**Given text**
====

Note: This bug is displayed in read-only format because the product is no longer active in Red Hat Bugzilla.

For bugs related to Red Hat Enterprise Linux 5 product line. The current stable release is 5.10. For Red Hat Enterprise Linux 6 and above, please visit Red Hat JIRA https://issues.redhat.com/secure/CreateIssue!default.jspa?pid=12332745 to report new issues.

Bug 510665

Summary:

megaraid sas driver in rhel5.4-beta fails to scan for SAS tape drive (HP Ultrium 4-SCSI)

Product:

Red Hat Enterprise Linux 5

Reporter:

Mark Goodwin <mgoodwin>

Component:

kernel

Assignee:

Tomas Henzl <thenzl>

Status:

CLOSED ERRATA

QA Contact:

Red Hat Kernel QE team <kernel-qe>

Severity:

high

Docs Contact:

Priority:

high

Version:

5.4

CC:

andriusb, bo.yang, coughlan, cward, dzickus, hjia, ishida-sxc, jtluka, ltroan, mgoodwin, revers, tao, thenzl

Target Milestone:

Keywords:

Regression

Target Release:

5.4

Hardware:

All

OS:

Linux

Whiteboard:

Fixed In Version:

Doc Type:

Bug Fix

Doc Text:

Story Points:

---

Clone Of:

Environment:

Last Closed:

2009-09-02 08:37:30 UTC

Type:

---

Regression:

---

Mount Type:

---

Documentation:

---

CRM:

Verified Versions:

Category:

---

oVirt Team:

---

RHEL 7.3 requirements from Atomic Host:

Cloudforms Team:

---

Target Upstream Version:

Embargoed:

Bug Depends On:

Bug Blocks:

475518

Attachments:

Description	Flags
syslog snippets from RHEL5.3, where tape device is discovered correctly	none
syslog snippets from RHEL5.4-beta, where tape device is NOT discovered	none
This patch suppose to fix the tape drive issue which reported by NEC.	none

Description Mark Goodwin 2009-07-10 06:06:27 UTC

The megaraid SAS driver in the RHEL5.4-beta kernel (2.6.18-155.el5
thru to 2.6.18-157.el5) fails to identify an HP Ultrium-4 SAS tape
drive.

Customer says this worked for RHEL5.3 / 2.6.16-128 series kernels,
and also works with the -155 kernel if they build their own driver
from the LSI website (I'm getting the src tarball they used for this
from them to compare).

So this may be a regression with the LSI driver update feature
for RHEL5.4 in BZ 475574.

====

**Entries shown**
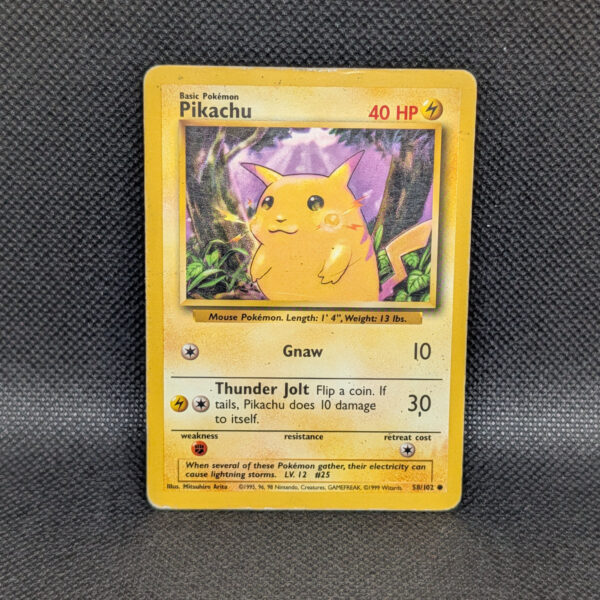 Pokémon Pikachu Base Set 58/102 Common Unlimited · Heavily Played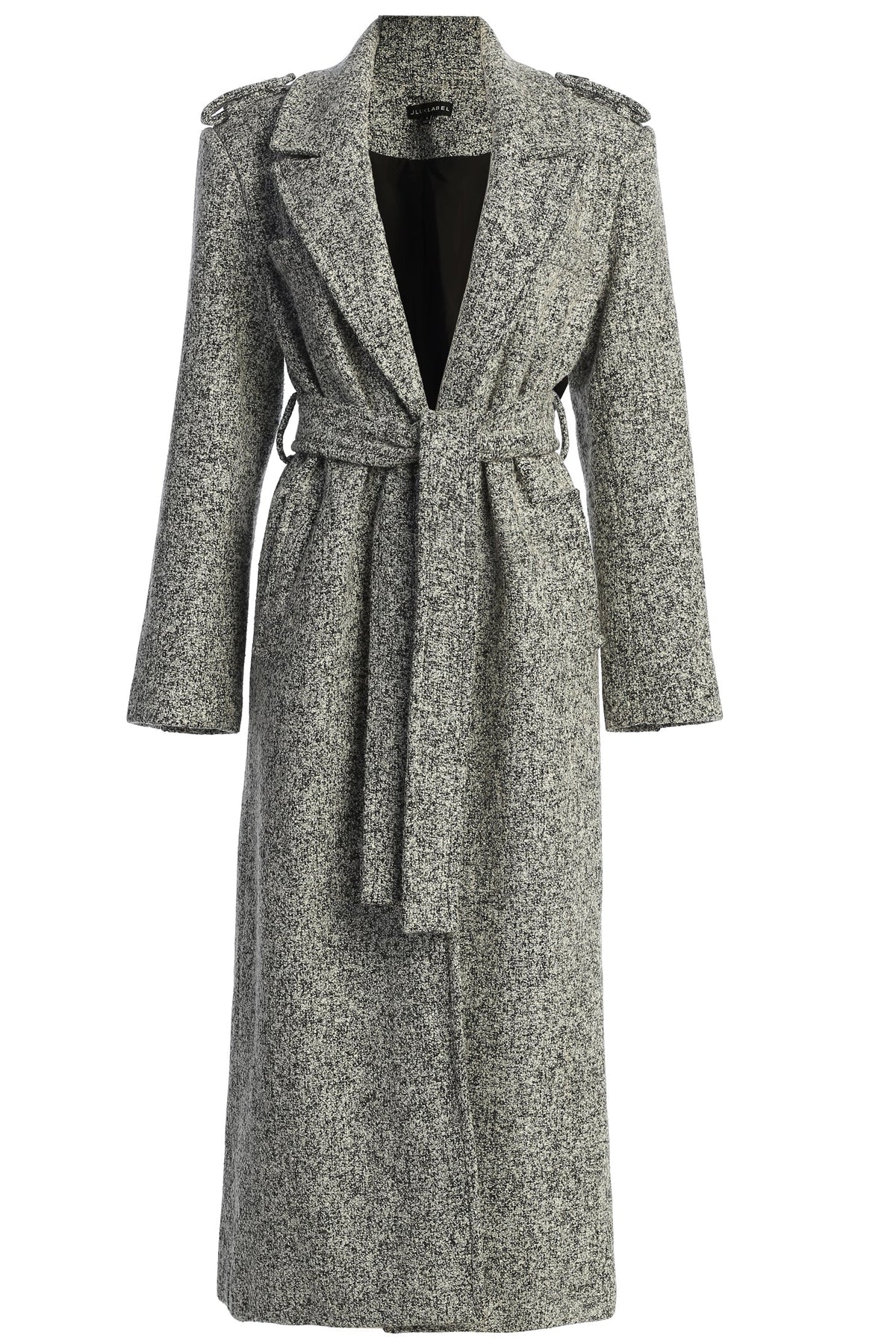 « Héritage Clair » — Manteau Long Ceinturé en Tweed, Gris Clair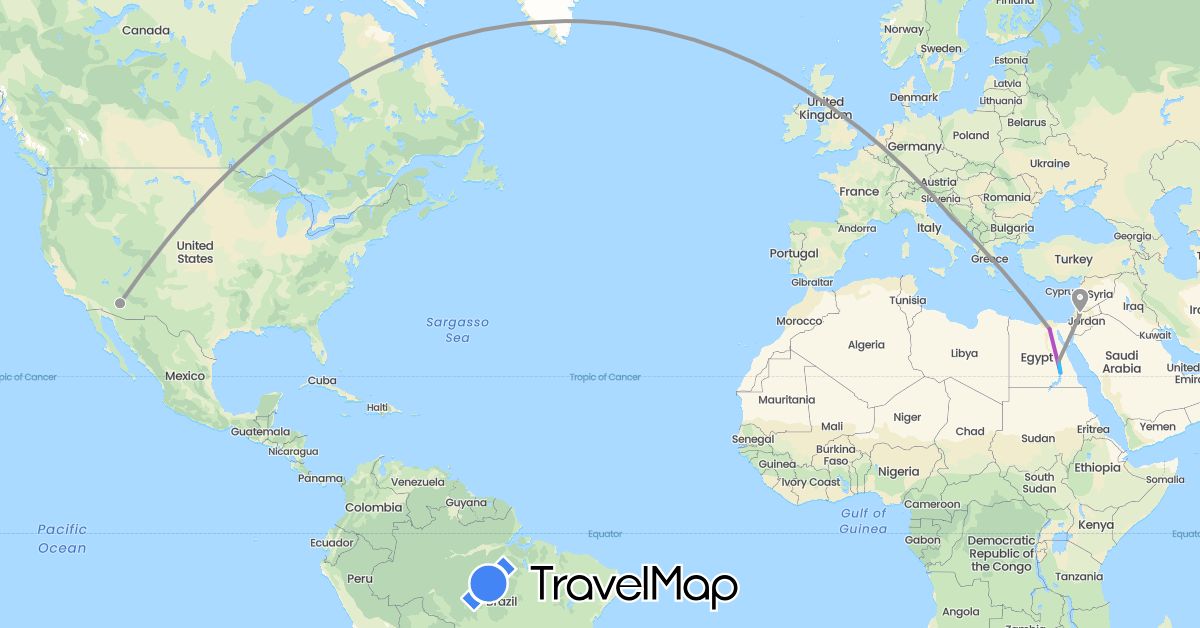 TravelMap itinerary: driving, plane, train, boat in Egypt, Croatia, Jordan, United States (Africa, Asia, Europe, North America)
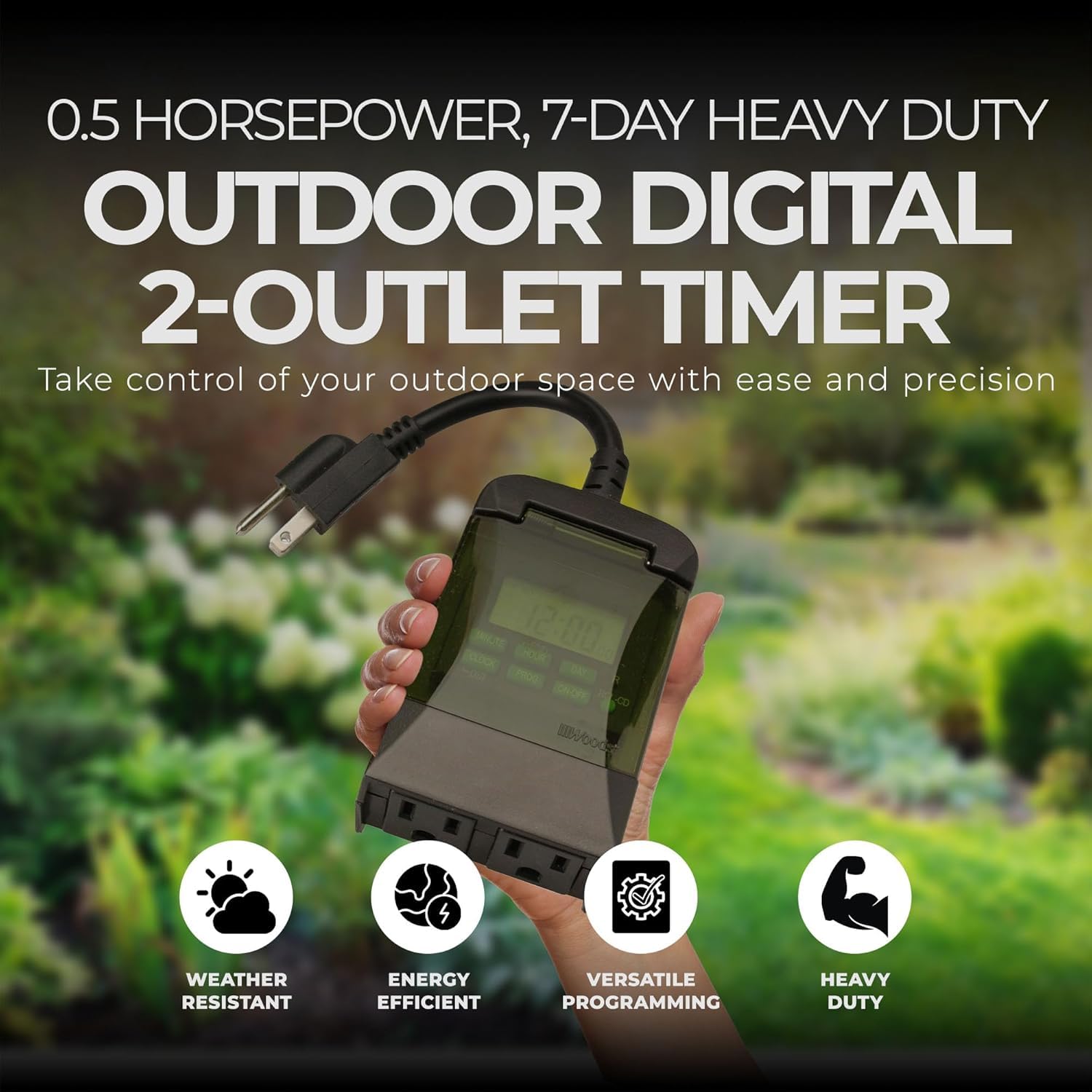 Coleman Cable Woods Digitaler Timer für den Außenbereich, 7 Tage, 2 Steckdosen, Schwarz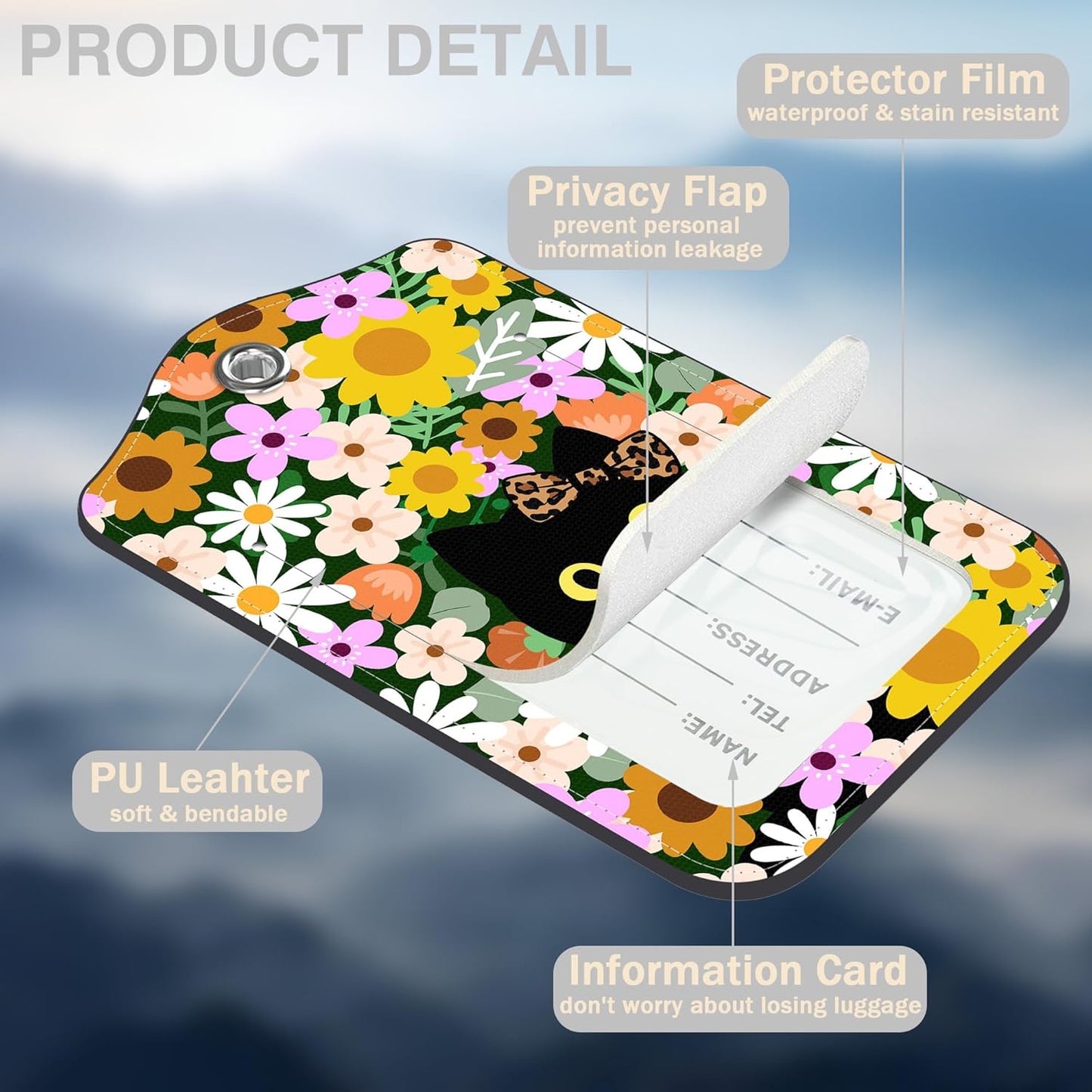 2 Pack Luggage Tags for Suitcases Cute Cat with Colorful Flowers Leather Luggage Tags Privacy Cover ID Label with Stainless Steel Loop and Address Card for Women Men Travel Bag Backpack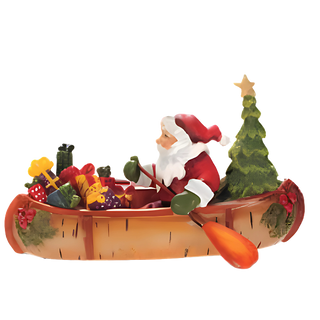 Santa in Birch Canoe Ornament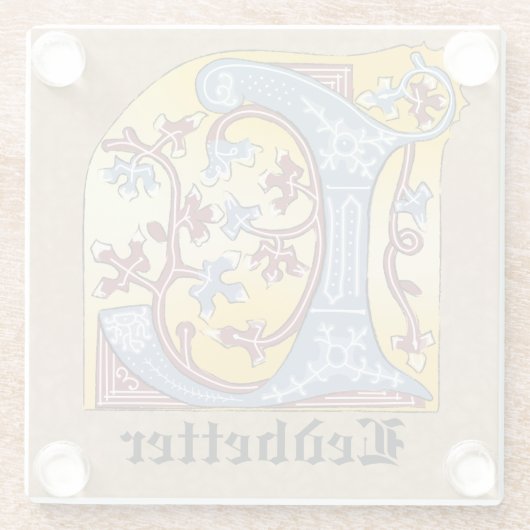 Leuchtender Buchstabe L Glasuntersetzer (Rückseite)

====

**Brief**
Duplicate the part of the bug report above from "For bugs related" to "report new issues.".

**Response**
For bugs related to Red Hat Enterprise Linux 5 product line. The current stable release is 5.10. For Red Hat Enterprise Linux 6 and above, please visit Red Hat JIRA https://issues.redhat.com/secure/CreateIssue!default.jspa?pid=12332745 to report new issues.